— start STORED DATA —

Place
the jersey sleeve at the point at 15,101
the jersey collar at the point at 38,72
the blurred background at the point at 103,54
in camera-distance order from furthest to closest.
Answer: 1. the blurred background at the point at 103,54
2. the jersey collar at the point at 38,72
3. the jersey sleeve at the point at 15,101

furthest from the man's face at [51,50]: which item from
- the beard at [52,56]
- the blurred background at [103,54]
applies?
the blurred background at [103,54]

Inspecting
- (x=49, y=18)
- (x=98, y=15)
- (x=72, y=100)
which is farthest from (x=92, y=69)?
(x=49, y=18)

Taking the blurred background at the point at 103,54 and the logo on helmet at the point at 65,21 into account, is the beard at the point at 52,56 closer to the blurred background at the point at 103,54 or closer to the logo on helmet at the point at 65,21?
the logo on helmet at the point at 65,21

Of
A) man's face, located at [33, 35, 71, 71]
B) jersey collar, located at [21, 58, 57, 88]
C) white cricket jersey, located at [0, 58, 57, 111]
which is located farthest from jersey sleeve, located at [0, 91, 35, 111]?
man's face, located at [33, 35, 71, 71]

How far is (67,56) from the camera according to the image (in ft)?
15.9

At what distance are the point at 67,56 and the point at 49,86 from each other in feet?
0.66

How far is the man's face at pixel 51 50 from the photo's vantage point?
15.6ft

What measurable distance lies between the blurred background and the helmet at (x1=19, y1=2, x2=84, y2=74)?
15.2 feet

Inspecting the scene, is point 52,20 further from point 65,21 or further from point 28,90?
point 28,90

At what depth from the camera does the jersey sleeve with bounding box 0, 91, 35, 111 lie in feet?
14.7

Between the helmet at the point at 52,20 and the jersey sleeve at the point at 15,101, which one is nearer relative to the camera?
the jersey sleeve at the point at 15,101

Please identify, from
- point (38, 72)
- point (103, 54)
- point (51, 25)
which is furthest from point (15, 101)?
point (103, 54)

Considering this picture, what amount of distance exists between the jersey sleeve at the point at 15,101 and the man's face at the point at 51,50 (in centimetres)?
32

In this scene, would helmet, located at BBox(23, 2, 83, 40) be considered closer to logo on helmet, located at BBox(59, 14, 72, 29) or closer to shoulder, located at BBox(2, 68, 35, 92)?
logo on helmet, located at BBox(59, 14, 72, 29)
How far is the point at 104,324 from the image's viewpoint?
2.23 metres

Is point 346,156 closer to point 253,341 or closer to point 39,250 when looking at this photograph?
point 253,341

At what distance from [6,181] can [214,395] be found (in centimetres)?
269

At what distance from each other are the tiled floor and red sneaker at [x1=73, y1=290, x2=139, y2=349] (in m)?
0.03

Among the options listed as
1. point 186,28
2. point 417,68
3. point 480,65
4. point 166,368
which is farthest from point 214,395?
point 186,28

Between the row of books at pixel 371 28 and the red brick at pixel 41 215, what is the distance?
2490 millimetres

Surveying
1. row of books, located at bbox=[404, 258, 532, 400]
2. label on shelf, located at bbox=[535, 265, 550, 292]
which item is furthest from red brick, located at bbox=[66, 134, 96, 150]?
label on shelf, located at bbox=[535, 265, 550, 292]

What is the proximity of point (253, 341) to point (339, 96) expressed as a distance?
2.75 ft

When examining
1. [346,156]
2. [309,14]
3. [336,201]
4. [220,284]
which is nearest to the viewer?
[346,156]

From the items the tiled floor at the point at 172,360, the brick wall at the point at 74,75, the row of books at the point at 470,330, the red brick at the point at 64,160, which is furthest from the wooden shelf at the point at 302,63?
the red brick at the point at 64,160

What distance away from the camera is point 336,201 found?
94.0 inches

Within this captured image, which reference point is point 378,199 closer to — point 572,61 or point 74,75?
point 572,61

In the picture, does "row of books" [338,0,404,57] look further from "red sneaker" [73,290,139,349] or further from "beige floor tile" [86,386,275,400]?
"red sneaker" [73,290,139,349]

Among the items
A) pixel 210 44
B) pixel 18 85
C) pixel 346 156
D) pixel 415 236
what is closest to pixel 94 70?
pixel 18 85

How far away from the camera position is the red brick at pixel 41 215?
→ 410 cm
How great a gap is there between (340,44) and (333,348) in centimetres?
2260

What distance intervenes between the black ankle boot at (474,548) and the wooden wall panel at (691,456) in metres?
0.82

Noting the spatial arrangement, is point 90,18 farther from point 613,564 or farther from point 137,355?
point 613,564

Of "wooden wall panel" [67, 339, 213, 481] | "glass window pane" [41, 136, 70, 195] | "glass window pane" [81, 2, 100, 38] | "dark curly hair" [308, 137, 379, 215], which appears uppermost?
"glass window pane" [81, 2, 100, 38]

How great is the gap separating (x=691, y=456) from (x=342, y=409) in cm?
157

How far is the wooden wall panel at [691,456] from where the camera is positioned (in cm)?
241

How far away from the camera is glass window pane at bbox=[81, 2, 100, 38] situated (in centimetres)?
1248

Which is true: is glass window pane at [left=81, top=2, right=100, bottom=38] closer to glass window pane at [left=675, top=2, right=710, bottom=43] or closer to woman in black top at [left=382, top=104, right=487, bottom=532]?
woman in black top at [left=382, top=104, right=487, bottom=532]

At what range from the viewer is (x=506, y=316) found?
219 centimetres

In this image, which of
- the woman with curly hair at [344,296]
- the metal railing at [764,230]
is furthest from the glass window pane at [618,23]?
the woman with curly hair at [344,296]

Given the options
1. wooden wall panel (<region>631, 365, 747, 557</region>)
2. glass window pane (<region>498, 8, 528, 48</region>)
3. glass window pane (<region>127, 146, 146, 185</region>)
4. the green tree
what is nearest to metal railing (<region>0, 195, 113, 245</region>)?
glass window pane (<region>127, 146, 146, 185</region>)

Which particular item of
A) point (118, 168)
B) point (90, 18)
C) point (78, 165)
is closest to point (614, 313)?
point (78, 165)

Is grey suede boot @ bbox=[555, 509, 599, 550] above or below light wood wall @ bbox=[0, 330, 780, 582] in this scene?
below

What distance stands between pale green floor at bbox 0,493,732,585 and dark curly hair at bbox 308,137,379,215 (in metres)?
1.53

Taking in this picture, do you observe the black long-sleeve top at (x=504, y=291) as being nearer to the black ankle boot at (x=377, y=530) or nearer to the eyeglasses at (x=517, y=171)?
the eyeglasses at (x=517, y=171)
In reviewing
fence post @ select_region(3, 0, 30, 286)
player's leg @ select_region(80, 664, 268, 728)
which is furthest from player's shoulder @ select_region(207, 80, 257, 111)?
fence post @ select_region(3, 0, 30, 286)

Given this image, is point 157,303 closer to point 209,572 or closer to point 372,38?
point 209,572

— end STORED DATA —
— start STORED DATA —

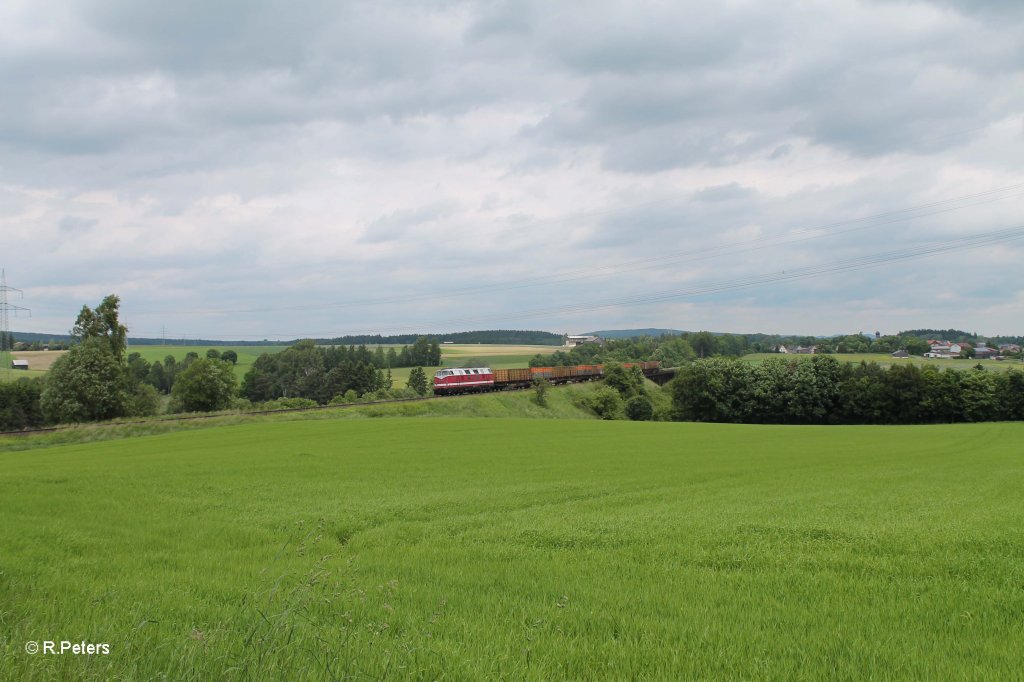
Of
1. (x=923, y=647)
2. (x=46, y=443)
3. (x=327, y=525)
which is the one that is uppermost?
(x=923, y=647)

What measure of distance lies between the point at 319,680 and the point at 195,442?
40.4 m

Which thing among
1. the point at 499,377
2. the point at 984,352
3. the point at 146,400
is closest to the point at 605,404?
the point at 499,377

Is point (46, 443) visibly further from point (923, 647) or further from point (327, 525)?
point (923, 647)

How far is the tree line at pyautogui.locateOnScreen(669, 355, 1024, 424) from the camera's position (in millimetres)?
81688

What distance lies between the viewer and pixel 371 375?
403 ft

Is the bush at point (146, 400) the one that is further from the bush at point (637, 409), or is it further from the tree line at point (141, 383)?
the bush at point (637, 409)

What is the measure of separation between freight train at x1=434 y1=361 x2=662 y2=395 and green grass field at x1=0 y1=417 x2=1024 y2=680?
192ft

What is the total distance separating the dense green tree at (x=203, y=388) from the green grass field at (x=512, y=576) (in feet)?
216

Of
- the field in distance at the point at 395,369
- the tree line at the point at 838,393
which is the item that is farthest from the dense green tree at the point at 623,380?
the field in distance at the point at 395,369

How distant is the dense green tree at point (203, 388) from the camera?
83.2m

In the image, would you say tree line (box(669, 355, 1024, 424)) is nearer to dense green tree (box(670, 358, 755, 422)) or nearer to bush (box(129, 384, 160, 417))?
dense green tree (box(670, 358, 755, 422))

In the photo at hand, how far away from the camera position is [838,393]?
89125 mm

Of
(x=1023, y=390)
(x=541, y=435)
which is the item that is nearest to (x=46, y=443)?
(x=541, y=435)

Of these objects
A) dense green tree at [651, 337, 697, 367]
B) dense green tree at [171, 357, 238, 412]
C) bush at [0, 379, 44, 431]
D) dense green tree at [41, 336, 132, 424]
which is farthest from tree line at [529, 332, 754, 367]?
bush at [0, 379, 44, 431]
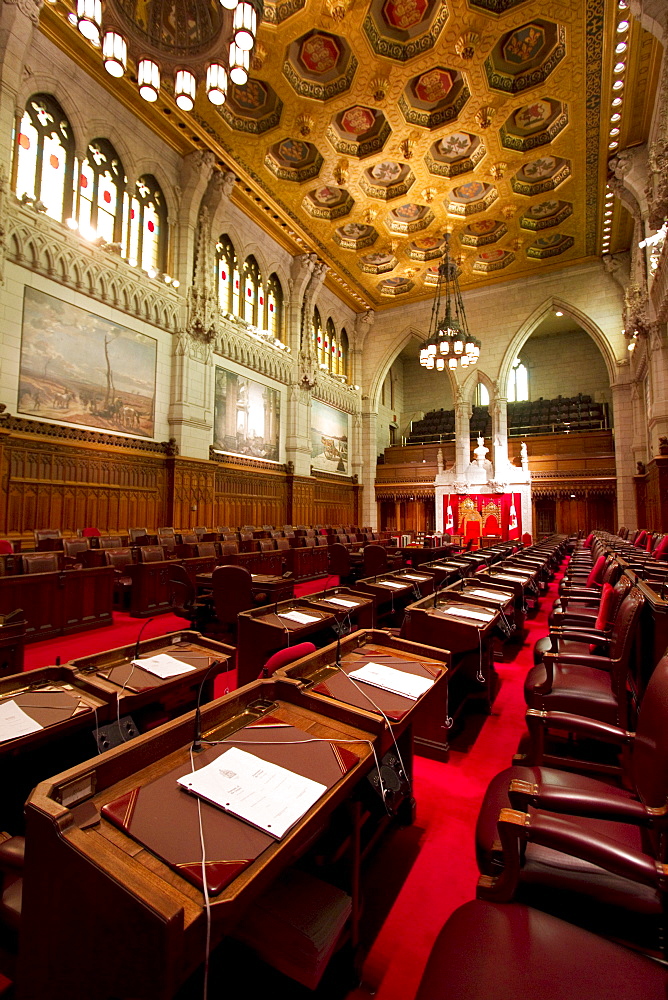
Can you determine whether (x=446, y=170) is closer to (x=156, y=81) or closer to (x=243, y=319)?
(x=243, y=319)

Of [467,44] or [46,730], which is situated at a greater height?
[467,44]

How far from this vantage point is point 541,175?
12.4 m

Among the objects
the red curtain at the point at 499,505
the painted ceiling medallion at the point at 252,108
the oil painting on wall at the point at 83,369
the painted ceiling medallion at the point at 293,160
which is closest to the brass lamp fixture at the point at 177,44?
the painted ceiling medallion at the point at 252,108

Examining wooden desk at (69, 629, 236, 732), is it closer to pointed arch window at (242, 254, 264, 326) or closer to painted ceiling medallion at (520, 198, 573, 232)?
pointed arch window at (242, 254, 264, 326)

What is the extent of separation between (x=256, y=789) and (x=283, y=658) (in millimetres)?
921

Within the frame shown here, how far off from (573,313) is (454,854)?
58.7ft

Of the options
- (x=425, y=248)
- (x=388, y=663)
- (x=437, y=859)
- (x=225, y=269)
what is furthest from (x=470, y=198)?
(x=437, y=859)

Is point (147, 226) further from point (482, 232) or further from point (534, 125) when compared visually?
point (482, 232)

— end STORED DATA —

- **REQUEST**: Format the listing lines as a numbered list, skipping blank lines. Begin at the line that contains "In this scene, would", stop after the line that contains "94.0 inches", and include nothing outside that range.

- **ANSWER FOR THE TASK**:
1. In this scene, would helmet, located at BBox(23, 2, 83, 40) be considered closer to logo on helmet, located at BBox(59, 14, 72, 29) or closer to shoulder, located at BBox(2, 68, 35, 92)?
2. logo on helmet, located at BBox(59, 14, 72, 29)
3. How far is the point at 104,324 from the image's viewpoint?
4. 2.23 metres
5. Is point 346,156 closer to point 253,341 or closer to point 39,250 when looking at this photograph?
6. point 253,341
7. At what distance from [6,181] can [214,395] be found (in centimetres)?
8. 269
9. At what distance from each other are the tiled floor and red sneaker at [x1=73, y1=290, x2=139, y2=349] (in m)?
10. 0.03
11. Among the options listed as
12. 1. point 186,28
13. 2. point 417,68
14. 3. point 480,65
15. 4. point 166,368
16. which is farthest from point 214,395?
17. point 186,28
18. Between the row of books at pixel 371 28 and the red brick at pixel 41 215, what is the distance?
19. 2490 millimetres
20. Surveying
21. 1. row of books, located at bbox=[404, 258, 532, 400]
22. 2. label on shelf, located at bbox=[535, 265, 550, 292]
23. which item is furthest from red brick, located at bbox=[66, 134, 96, 150]?
24. label on shelf, located at bbox=[535, 265, 550, 292]
25. What is the proximity of point (253, 341) to point (339, 96) expressed as a distance?
26. 2.75 ft
27. When examining
28. 1. [346,156]
29. 2. [309,14]
30. 3. [336,201]
31. 4. [220,284]
32. which is nearest to the viewer?
33. [346,156]
34. From the items the tiled floor at the point at 172,360, the brick wall at the point at 74,75, the row of books at the point at 470,330, the red brick at the point at 64,160, which is furthest from the wooden shelf at the point at 302,63?
35. the red brick at the point at 64,160
36. What distance away from the camera is point 336,201 found?
37. 94.0 inches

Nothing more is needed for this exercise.